● Document segment:
Hello Spring! How our forests are bursting into life once again.

Spring has well and truly sprung across the UK and our Forest Rangers have been telling us how it has transformed the forests around them.

Goodbye winter, we won’t miss you. The natural energy of spring is sweeping us along and the forests are once again teeming with new life. Here, our Forest Rangers report on some of the seasonal wonders that make this the ideal time for a Forest Holiday.

Squirrel surveying his surroundings

Hedgehogs and toads, butterflies and blackthorn

From Charlie, Forest Ranger at Thorpe Forest in Norfolk.

"We are eagerly anticipating the emergence of our winter hibernators; we saw our first hedgehog on my Night Vision walk on 30 March. It was making a lot of noise in the leaf litter, snouting out its dinner and we got really close up to it using our torches.

We had toads galore back at the beginning of March. I have been recording my sightings via The Norfolk Wildlife Trusts website as this is one of the 3 species they are asking us to record this month.  Amanda who works in our Forest Retreat has a real phobia of toads so this hasn't been a good time for her!

Our blackthorn bushes are just blossoming – so beautiful. The hardwood tree buds are opening now too and new leaves have started to appear. We have just received our wild flower seed packs from Grow Wild and we have sown them in a pair of old wellies, near to our bug hotel in the hope of attracting more butterflies and bees.

On a recent walk in the forest I saw two bumble bees and a peacock butterfly, and earlier this month I spotted a brimstone butterfly. We are now awaiting our first snake and bat... any time soon."

Blackthorn blossom

Bluebells and bumble bees, slow worms and rabbits

From David Read, Forest Ranger at Blackwood Forest.

"I noticed my first bluebells on 10 March and it won't be long before parts of Blackwood Forest are carpeted in blue.

I saw my first slow worms out in the open a week later on 17th March, which you will see in the picture. I also have a video of that same slow worm moving very slowly – living up to its name.

● Task directions: Pick up the article on spring in the forests after its last sentence and keep writing it.

● Data entries:
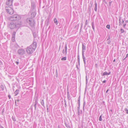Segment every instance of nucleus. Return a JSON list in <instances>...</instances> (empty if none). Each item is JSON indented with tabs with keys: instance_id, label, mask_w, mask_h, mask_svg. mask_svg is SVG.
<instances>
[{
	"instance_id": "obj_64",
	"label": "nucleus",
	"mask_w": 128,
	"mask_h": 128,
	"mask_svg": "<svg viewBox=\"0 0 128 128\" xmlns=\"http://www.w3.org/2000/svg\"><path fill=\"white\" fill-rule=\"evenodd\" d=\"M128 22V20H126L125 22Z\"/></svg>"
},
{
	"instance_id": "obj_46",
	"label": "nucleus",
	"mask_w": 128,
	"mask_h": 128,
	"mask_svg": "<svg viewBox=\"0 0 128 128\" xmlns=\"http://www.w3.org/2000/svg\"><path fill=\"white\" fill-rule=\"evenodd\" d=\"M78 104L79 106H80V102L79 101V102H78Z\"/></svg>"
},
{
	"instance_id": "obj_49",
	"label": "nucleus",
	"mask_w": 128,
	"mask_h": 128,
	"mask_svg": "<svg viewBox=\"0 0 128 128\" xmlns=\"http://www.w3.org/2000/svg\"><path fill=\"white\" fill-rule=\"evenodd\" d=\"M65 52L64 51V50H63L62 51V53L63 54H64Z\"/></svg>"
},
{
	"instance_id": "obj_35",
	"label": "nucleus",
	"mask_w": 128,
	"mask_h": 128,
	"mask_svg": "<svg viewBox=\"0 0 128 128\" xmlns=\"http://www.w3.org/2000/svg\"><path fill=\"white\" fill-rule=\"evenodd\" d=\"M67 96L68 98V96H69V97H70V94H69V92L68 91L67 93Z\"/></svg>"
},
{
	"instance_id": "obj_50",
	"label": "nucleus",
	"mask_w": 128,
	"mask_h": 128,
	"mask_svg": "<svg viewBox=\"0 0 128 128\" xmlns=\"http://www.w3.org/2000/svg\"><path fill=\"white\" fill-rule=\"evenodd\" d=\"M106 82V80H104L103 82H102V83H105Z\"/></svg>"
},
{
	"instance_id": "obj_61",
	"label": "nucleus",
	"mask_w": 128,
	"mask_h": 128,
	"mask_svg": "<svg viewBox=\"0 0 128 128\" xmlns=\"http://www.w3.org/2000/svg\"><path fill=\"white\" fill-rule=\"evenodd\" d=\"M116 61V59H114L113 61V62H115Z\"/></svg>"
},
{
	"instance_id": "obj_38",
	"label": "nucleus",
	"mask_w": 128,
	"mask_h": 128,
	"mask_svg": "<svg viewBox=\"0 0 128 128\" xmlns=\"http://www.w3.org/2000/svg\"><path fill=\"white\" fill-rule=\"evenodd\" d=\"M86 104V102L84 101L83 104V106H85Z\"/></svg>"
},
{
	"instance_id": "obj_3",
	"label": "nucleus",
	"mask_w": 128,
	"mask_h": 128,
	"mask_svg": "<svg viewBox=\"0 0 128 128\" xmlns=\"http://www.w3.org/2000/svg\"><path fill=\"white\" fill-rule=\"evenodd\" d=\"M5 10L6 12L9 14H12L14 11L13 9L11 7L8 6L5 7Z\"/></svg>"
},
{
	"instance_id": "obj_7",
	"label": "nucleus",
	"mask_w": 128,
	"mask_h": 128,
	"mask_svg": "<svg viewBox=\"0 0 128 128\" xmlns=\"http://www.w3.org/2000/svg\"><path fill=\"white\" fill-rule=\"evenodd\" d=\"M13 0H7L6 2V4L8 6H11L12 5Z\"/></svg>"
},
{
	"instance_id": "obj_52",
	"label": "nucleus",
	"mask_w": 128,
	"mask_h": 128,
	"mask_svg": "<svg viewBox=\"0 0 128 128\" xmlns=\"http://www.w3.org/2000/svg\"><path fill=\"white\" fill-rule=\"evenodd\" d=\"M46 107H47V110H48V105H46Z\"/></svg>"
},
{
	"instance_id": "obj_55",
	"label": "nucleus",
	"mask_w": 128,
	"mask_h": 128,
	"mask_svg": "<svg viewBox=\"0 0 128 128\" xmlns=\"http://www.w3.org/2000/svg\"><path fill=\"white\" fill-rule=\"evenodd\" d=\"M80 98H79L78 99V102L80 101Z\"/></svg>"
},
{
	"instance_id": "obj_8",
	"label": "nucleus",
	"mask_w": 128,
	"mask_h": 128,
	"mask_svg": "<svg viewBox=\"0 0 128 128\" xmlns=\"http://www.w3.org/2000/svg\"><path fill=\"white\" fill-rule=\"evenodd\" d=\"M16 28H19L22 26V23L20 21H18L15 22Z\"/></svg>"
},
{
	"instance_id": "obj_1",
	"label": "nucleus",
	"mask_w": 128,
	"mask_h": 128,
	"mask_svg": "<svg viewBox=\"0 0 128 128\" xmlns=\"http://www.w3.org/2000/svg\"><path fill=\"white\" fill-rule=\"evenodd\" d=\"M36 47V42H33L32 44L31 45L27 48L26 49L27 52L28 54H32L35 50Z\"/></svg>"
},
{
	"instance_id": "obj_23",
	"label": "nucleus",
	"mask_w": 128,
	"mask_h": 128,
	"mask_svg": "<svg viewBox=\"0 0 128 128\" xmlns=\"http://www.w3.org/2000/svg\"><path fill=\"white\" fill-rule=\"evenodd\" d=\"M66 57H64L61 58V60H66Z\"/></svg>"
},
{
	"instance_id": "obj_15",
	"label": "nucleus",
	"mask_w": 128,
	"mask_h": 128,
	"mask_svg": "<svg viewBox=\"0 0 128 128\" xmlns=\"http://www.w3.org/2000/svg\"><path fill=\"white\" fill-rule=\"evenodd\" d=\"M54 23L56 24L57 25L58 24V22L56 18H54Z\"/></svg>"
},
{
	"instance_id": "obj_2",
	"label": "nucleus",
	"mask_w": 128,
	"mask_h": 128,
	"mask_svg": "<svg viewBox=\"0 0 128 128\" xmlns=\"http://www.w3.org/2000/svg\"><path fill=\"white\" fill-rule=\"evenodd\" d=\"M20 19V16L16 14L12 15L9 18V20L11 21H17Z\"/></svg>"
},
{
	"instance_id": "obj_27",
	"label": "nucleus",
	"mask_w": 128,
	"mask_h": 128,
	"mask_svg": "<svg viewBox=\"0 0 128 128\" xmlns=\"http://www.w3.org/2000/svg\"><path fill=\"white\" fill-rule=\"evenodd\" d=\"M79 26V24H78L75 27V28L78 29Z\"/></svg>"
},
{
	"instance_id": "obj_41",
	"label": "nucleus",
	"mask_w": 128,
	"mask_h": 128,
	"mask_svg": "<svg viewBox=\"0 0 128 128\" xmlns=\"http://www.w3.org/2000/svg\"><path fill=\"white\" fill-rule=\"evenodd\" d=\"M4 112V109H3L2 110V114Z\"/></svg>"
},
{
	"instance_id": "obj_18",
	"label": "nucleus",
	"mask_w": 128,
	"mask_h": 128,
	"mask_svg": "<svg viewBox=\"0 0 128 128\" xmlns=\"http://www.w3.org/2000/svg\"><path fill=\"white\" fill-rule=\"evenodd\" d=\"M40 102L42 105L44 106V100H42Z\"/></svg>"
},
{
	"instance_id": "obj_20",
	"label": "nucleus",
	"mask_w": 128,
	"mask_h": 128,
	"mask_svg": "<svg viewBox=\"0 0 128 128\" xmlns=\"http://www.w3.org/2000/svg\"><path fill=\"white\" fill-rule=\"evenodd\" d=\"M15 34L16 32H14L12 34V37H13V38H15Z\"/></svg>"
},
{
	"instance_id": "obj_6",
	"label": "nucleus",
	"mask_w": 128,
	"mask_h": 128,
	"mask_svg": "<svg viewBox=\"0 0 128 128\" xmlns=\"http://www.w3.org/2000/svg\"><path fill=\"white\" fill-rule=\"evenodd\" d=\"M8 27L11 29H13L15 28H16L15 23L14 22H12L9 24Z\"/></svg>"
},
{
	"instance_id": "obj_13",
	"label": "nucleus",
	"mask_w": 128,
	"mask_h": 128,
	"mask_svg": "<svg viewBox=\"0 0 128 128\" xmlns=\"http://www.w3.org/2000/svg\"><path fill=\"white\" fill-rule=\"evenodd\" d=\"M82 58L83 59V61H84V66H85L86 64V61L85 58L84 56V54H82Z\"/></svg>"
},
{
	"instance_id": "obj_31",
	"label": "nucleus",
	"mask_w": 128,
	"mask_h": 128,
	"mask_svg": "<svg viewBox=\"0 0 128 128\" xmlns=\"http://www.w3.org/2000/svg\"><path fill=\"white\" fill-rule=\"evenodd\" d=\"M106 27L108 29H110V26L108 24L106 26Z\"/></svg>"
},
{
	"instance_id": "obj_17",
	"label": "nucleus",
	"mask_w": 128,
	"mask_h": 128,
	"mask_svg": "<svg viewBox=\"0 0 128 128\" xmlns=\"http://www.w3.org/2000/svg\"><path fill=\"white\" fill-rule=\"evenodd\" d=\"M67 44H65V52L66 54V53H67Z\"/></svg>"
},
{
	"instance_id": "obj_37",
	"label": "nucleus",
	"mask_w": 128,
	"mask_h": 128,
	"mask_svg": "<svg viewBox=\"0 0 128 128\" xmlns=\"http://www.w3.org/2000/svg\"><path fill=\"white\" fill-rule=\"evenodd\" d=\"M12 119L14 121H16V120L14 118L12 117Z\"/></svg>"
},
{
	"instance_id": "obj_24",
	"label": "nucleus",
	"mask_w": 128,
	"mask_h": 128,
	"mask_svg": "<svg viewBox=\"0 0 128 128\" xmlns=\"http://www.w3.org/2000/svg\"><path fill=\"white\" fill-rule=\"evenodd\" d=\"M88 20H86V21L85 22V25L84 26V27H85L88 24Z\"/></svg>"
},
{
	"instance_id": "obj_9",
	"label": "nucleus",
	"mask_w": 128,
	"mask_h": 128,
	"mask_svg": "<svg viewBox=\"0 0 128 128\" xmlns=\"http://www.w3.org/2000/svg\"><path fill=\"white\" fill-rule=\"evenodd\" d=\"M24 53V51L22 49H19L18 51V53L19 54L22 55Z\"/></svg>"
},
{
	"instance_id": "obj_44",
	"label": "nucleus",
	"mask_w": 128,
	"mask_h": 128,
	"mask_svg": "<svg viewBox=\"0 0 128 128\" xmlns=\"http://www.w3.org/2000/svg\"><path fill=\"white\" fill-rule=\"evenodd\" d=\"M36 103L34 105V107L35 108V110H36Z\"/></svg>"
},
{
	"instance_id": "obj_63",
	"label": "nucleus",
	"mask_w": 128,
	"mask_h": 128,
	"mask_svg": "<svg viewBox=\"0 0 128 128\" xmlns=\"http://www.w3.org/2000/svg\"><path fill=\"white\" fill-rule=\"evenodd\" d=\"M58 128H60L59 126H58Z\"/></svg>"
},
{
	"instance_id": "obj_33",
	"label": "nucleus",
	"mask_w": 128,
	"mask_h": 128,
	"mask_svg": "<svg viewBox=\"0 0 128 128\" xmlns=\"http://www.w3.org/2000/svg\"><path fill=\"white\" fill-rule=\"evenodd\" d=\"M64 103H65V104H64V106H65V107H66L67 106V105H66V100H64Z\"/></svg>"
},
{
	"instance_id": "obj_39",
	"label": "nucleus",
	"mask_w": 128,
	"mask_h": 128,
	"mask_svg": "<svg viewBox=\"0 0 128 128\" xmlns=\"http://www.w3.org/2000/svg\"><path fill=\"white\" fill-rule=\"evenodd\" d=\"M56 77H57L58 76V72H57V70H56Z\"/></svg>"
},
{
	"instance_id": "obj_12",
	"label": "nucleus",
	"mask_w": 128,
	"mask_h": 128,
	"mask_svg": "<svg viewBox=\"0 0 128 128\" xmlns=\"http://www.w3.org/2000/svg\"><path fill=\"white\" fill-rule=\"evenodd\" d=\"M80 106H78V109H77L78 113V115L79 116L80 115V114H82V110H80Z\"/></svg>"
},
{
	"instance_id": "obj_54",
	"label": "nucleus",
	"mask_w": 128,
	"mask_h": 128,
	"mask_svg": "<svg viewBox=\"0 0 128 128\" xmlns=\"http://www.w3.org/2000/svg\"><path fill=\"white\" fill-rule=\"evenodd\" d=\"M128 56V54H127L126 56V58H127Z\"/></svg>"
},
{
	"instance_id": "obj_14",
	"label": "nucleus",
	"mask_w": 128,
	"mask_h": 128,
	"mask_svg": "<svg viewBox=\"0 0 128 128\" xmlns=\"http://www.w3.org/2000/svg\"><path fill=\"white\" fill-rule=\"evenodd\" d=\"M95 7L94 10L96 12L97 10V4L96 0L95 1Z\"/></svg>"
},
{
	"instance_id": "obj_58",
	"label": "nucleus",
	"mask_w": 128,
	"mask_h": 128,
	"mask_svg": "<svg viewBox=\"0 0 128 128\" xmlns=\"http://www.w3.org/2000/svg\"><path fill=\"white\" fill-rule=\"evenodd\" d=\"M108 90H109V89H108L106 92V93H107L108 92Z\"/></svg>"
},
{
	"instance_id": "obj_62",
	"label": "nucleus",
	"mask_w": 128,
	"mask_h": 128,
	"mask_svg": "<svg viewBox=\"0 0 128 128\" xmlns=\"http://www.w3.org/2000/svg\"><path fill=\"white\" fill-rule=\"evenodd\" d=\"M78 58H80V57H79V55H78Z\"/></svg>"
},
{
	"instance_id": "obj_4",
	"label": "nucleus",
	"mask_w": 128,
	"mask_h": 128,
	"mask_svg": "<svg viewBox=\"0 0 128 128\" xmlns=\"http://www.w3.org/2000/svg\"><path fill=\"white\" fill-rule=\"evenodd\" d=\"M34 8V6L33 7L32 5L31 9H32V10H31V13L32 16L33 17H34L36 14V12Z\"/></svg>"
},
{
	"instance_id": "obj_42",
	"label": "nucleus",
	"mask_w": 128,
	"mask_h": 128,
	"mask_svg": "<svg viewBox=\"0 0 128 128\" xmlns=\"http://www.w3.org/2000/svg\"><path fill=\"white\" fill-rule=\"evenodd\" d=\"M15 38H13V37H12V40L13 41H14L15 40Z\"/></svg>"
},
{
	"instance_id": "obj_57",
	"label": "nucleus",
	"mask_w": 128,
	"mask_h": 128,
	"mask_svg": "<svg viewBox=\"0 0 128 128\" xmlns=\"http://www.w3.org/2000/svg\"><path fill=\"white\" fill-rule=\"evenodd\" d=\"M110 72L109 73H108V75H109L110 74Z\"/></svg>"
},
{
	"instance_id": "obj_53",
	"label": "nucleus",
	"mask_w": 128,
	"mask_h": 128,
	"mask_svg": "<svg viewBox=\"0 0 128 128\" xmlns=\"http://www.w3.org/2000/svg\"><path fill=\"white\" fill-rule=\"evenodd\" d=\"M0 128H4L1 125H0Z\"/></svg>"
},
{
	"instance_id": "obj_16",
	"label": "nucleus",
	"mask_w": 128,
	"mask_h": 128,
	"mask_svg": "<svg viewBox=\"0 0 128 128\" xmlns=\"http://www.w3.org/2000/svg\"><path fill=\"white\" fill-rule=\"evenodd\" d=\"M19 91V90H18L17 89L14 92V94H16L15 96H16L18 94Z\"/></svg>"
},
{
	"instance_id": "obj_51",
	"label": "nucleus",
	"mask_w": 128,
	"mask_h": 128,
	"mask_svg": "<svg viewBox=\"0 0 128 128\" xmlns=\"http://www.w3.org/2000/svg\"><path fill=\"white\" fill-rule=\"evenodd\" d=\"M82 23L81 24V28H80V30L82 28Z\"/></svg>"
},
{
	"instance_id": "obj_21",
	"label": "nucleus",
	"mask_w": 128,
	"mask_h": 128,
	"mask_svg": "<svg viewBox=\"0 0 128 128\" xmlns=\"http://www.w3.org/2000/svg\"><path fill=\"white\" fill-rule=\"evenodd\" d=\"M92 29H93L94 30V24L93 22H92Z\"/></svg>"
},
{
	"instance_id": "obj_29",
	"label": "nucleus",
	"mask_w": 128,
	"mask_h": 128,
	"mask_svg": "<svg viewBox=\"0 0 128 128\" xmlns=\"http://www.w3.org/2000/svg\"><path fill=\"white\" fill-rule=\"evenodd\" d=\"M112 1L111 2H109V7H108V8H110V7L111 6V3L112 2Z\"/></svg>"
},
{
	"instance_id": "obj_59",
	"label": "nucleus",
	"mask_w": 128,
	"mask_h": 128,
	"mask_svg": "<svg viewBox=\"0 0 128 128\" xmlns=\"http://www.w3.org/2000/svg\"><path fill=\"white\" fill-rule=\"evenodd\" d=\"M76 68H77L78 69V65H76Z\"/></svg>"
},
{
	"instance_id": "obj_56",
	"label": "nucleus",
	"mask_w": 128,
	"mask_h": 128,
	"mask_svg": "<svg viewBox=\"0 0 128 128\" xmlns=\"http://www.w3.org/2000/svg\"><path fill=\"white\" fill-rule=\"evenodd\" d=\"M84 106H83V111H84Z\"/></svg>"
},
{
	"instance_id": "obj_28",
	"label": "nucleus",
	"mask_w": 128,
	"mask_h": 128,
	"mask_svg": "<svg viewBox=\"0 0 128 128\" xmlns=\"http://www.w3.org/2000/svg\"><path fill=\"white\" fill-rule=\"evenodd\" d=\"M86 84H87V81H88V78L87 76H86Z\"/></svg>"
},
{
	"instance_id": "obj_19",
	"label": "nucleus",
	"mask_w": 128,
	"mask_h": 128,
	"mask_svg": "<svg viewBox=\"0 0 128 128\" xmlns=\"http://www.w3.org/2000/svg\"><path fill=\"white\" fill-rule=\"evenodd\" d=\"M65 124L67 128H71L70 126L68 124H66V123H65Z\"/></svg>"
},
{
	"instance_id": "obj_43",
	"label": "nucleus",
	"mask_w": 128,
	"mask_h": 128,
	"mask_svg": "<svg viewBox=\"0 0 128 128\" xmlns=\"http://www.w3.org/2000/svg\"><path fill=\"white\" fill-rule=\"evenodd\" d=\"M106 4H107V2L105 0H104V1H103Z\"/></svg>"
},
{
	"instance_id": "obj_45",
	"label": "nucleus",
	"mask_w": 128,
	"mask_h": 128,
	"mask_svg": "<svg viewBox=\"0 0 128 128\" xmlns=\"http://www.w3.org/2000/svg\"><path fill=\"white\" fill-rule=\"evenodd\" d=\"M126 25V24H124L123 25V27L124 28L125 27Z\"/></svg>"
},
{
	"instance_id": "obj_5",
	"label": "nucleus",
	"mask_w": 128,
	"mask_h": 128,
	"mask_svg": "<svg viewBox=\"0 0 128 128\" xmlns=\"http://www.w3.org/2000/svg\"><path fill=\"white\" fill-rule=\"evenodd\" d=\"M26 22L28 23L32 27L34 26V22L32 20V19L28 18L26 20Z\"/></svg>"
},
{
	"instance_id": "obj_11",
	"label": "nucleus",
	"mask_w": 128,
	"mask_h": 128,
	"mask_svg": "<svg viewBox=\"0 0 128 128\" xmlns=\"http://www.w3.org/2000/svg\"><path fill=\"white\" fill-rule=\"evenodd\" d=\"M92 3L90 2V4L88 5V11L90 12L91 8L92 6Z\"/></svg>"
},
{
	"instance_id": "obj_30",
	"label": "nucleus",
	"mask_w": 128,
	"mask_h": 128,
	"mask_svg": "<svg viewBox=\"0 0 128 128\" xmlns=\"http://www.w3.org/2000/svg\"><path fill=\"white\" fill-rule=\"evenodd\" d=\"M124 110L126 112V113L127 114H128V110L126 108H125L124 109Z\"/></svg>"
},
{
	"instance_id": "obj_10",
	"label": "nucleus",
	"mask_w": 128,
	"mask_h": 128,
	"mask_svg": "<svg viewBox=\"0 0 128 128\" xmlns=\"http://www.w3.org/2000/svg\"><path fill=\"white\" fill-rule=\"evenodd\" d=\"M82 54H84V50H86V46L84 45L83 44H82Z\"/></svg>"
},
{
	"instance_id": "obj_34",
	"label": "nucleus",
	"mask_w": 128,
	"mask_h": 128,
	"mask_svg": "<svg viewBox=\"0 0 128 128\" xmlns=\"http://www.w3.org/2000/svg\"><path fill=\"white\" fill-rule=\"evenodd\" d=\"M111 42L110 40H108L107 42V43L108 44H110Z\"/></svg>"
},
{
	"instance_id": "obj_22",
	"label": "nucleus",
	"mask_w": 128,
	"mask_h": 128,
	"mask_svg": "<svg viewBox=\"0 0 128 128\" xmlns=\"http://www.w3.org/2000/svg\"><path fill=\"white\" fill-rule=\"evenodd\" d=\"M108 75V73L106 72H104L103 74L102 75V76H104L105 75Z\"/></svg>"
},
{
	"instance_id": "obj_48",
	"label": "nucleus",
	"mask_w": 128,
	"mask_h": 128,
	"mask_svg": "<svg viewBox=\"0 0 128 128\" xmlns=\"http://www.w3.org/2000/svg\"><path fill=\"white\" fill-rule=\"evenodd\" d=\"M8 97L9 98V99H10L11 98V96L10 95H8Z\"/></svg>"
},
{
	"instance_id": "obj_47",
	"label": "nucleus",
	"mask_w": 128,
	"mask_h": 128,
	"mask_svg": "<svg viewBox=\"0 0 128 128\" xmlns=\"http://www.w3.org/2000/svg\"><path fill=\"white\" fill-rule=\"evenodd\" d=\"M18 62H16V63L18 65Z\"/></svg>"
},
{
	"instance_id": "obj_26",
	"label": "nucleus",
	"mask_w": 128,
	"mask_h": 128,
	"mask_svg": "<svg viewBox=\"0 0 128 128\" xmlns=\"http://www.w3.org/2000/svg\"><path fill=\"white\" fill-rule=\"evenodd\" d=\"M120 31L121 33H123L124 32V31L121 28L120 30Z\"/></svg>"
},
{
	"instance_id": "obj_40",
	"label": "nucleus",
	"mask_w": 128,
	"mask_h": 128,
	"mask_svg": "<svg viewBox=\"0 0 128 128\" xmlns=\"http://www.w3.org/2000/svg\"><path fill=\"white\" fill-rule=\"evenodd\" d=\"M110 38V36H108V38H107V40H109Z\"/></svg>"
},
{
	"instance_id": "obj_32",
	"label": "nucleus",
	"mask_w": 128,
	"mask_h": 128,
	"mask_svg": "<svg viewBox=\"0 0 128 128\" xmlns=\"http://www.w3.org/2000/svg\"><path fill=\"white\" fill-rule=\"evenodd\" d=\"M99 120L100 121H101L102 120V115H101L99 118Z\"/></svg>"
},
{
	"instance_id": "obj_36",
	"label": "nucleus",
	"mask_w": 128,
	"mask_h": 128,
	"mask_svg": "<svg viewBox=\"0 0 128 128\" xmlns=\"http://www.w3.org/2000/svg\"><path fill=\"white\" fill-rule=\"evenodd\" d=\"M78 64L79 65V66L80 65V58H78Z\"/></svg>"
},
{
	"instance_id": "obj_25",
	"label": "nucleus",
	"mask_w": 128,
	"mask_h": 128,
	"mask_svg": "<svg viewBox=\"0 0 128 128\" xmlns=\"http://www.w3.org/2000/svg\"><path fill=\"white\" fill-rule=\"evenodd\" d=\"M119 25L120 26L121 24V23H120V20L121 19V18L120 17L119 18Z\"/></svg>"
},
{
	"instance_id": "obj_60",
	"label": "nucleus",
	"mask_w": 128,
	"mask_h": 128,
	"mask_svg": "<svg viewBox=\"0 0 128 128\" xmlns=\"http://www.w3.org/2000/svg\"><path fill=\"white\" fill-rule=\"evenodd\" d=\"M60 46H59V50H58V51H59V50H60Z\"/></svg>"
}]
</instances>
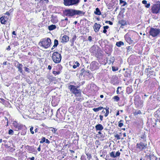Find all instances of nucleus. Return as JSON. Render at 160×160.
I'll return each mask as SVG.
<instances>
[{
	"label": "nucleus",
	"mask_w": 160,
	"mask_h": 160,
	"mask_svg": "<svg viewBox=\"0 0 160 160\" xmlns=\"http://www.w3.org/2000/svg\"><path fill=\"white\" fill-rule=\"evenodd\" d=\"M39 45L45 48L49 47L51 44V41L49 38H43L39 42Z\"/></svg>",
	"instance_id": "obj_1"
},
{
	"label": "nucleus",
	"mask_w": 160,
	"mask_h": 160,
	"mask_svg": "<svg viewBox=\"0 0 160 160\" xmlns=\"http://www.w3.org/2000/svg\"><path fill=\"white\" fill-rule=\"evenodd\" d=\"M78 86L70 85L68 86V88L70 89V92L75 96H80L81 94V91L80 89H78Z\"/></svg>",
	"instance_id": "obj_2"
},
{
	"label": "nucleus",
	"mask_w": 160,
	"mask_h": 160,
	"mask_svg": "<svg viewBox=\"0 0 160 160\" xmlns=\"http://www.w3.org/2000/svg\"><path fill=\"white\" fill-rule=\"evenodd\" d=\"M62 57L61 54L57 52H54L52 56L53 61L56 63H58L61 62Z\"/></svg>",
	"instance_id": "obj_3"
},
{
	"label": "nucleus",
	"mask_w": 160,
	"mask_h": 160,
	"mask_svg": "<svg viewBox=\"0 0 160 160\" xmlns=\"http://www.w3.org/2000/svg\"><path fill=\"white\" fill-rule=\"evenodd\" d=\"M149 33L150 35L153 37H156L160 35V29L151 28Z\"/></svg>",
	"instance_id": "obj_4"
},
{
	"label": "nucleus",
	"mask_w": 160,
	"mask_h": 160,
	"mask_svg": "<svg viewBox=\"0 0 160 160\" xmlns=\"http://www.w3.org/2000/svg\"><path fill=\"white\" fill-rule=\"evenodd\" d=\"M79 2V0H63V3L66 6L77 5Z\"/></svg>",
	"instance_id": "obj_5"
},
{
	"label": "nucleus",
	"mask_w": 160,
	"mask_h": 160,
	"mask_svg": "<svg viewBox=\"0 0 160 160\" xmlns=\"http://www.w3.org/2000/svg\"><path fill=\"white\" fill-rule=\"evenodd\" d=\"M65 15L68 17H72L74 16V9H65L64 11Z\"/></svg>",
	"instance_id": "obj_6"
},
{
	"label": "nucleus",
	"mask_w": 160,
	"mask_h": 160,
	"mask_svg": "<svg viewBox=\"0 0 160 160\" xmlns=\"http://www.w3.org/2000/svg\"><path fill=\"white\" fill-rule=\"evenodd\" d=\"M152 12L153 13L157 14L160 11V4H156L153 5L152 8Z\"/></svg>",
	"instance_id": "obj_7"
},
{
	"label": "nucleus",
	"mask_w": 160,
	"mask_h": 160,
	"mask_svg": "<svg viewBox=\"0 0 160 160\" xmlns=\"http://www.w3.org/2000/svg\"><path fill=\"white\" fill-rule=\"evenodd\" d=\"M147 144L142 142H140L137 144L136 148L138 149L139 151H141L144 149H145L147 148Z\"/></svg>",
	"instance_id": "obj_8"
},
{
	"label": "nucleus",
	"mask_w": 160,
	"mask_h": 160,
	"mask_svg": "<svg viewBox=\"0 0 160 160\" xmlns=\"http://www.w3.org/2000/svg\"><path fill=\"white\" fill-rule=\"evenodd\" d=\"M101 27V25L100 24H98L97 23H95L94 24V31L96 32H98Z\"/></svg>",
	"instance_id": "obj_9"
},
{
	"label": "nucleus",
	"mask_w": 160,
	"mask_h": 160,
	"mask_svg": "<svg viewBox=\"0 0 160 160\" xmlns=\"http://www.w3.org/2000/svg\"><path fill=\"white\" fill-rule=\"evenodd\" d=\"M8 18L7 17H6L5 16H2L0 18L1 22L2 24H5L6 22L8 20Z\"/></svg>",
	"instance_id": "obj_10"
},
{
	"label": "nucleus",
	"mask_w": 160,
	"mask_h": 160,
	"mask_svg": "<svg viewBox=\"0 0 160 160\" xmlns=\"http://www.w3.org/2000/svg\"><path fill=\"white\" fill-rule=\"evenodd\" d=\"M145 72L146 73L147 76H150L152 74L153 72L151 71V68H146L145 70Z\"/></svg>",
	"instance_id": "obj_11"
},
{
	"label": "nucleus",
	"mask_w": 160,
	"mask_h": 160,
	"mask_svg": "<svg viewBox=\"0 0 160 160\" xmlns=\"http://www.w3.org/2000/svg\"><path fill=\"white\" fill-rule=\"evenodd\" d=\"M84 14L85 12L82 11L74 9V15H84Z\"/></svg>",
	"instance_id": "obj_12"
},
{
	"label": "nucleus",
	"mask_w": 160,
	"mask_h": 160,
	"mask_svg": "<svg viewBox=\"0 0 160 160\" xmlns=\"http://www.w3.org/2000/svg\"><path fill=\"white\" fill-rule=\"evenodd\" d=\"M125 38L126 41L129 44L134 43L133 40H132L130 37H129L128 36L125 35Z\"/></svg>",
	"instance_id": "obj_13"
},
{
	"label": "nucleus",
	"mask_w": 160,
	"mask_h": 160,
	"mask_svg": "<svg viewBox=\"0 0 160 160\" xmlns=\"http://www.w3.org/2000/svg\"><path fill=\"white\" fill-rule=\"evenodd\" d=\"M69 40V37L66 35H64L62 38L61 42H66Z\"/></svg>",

● Result of this exercise:
I've seen a number of brimstone butterflies over the last few weeks, and one peacock butterfly very recently. The bumble bees are out and about, the birds are very active, and I'm also seeing slightly more roe deer than I have over the winter. We are starting to hear the owls on Night Vision and the rabbit warren we visit is also getting very active."

Slow worm

Spring flowers and squabbling geese, bats and blue tits

From Martin, Forest Ranger at Deerpark.

"It’s been a slow spring at Deerpark but we know it’s coming when we see the red cups of the scarlet cap fungi, the yellow blooms of opposite-leaved golden saxifrage, bluebells and oil beetles splashing their electric blue colour over bright yellow lesser celandine flowers….

…and the geese squabbling over territory. The two Canada geese are nesting on the lower pond by the magnificent gunnera plants and Mr Goose is using the newly created island to keep an eye on things. 

Also on the pond, toad spawn is plentiful and the Daubenton's bats can now be seen hunting insects that have fallen onto the water. Alongside the forest rides, newts hunt insects in puddles that will prove all too temporary as summer arrives.

On the birdwatching front, greater spotted and green woodpeckers are drumming for territory, buzzards can be seen wheeling overhead – this is the time they pair up, their mewing cries echoing across our deep valley. Nuthatches and blue tits are looking for nesting sites - our new feeder station will be great for them to bring up their young."

Toadspawn (left) and a blue tit visits the feeding station (right)

Wild garlic, wheeling buzzards and nesting peregrine falcons

From Gerry, Forest Ranger at the Forest of Dean.

"The forest is starting to burst into colour, with flowers such as the lesser celandine springing up everywhere. The forest air is beginning to fill with the scent of wild garlic. Last year was a bumper year for this plant and early signs are showing that it may be the same again this year. 

Our nesting peregrine falcons are back on the cliff edge at Yat Rock and regular sightings are occurring of the male and female. Fingers crossed for another successful year of egg-laying.

Almost daily, I notice the increase in bird song. As well as songbirds, our resident buzzards are soaring over the meadow on fine days. Their display flights and mewing calls are, for me, the essence of spring."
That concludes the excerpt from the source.